Turn the lines below into a numbered list, leaving out any blank ones.
*** INFORMATION SUPPLIED Section Begins ***
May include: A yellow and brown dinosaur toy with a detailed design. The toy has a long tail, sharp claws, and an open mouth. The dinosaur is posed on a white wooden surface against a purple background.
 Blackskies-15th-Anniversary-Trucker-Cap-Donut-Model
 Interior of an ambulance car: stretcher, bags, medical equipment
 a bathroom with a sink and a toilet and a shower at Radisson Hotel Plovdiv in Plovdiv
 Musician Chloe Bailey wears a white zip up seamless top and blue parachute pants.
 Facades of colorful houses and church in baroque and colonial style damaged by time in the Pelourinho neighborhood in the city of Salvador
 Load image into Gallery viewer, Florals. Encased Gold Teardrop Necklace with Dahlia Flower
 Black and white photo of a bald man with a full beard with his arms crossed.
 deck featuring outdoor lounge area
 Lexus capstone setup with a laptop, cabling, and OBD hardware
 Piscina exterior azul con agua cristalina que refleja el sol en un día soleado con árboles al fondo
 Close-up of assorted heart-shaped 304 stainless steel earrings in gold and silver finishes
*** INFORMATION SUPPLIED Section Ends ***
**RESPONSE BOX:**
1. May include: A yellow and brown dinosaur toy with a detailed design. The toy has a long tail, sharp claws, and an open mouth. The dinosaur is posed on a white wooden surface against a purple background.
2.  Blackskies-15th-Anniversary-Trucker-Cap-Donut-Model
3.  Interior of an ambulance car: stretcher, bags, medical equipment
4.  a bathroom with a sink and a toilet and a shower at Radisson Hotel Plovdiv in Plovdiv
5.  Musician Chloe Bailey wears a white zip up seamless top and blue parachute pants.
6.  Facades of colorful houses and church in baroque and colonial style damaged by time in the Pelourinho neighborhood in the city of Salvador
7.  Load image into Gallery viewer, Florals. Encased Gold Teardrop Necklace with Dahlia Flower
8.  Black and white photo of a bald man with a full beard with his arms crossed.
9.  deck featuring outdoor lounge area
10.  Lexus capstone setup with a laptop, cabling, and OBD hardware
11.  Piscina exterior azul con agua cristalina que refleja el sol en un día soleado con árboles al fondo
12.  Close-up of assorted heart-shaped 304 stainless steel earrings in gold and silver finishes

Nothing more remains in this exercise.